As you print the data below, keep every line exactly as it is and leave the images behind.

[MATERIAL FOR THIS TASK — start]

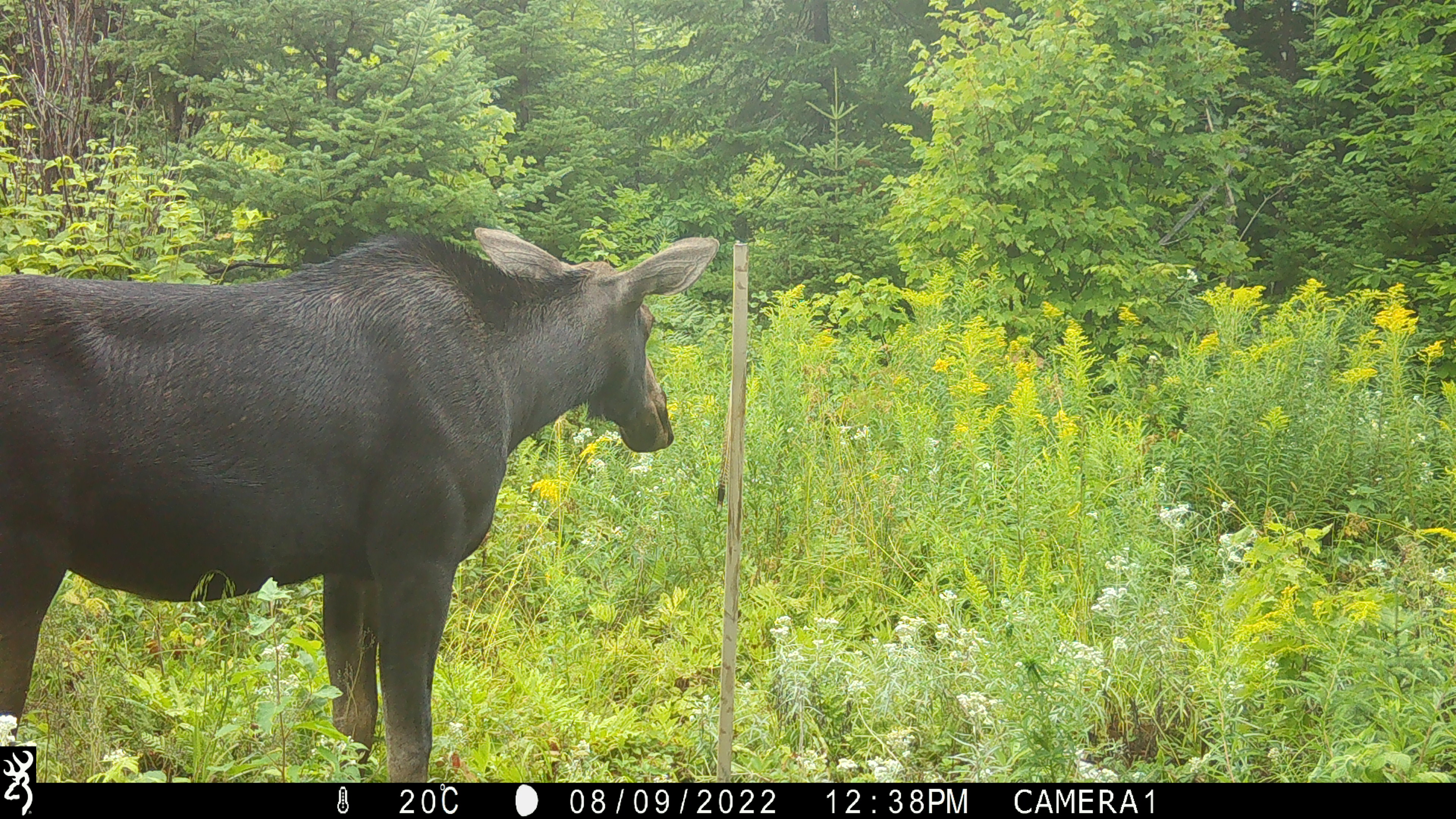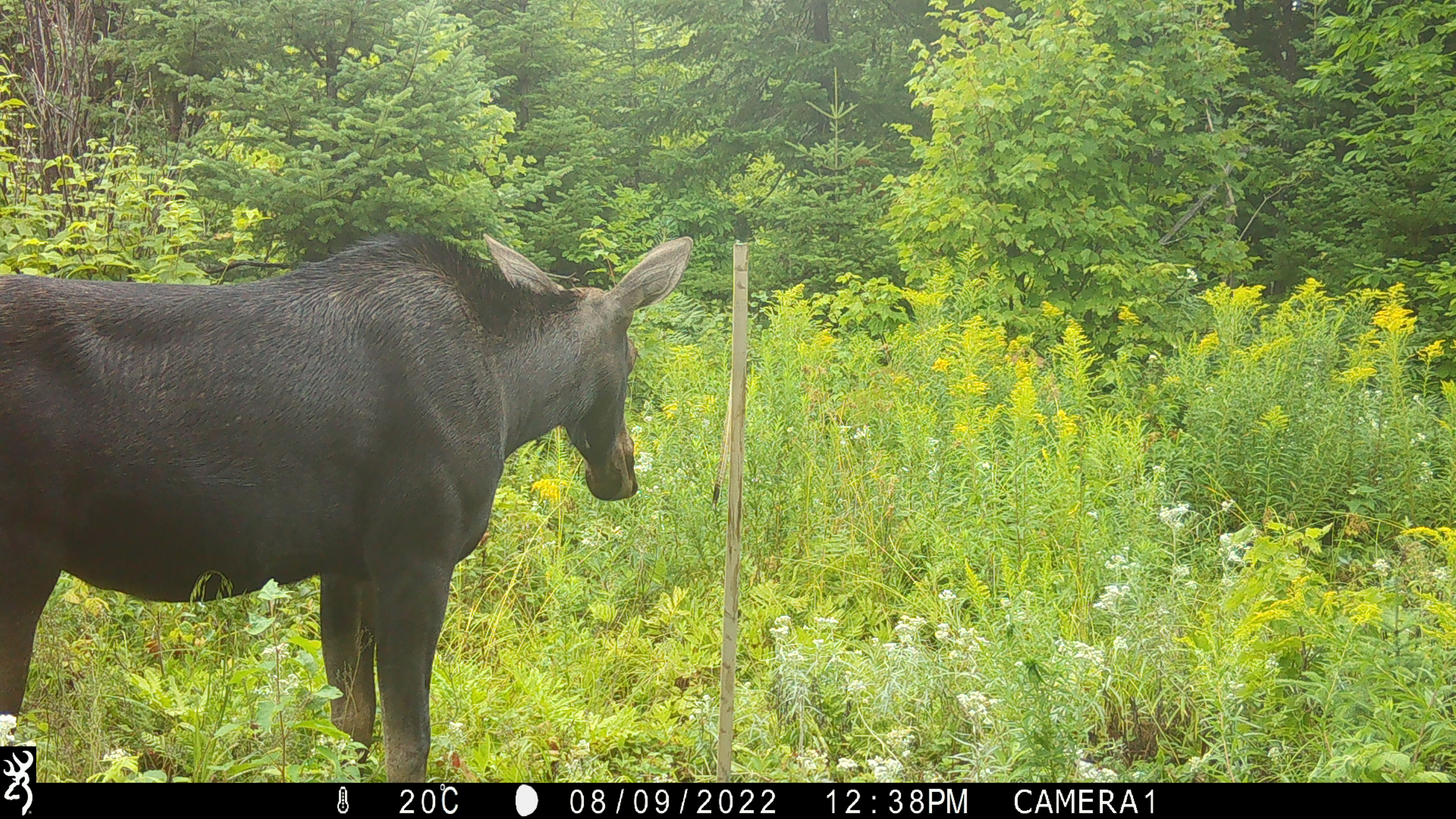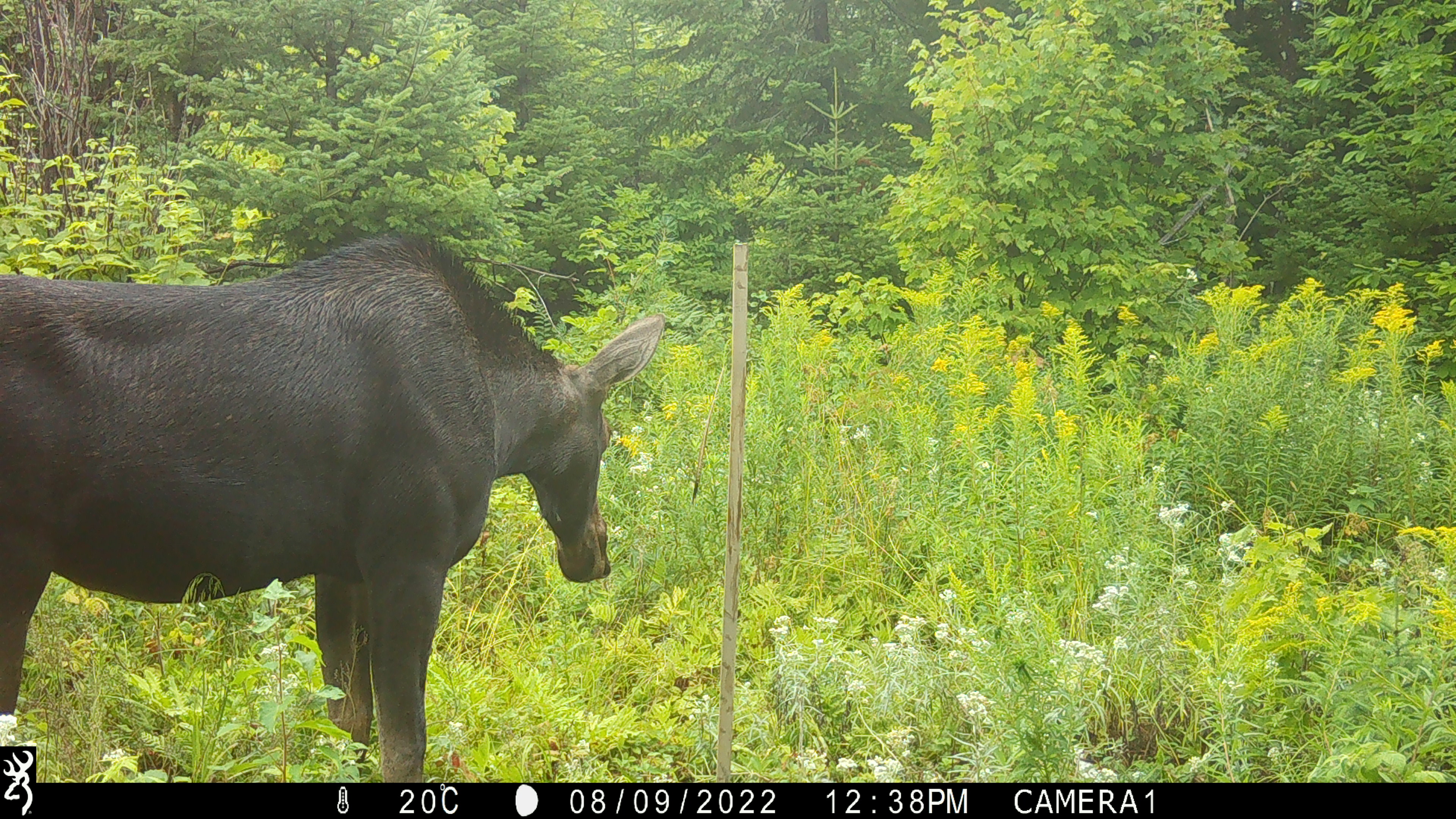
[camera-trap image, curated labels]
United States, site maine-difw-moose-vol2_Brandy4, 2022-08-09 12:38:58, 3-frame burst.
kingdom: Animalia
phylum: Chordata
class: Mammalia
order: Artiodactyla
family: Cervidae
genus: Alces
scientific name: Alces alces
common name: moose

[MATERIAL FOR THIS TASK — finish]

* TASK OUTPUT
[camera-trap image, curated labels]
United States, site maine-difw-moose-vol2_Brandy4, 2022-08-09 12:38:58, 3-frame burst.
kingdom: Animalia
phylum: Chordata
class: Mammalia
order: Artiodactyla
family: Cervidae
genus: Alces
scientific name: Alces alces
common name: moose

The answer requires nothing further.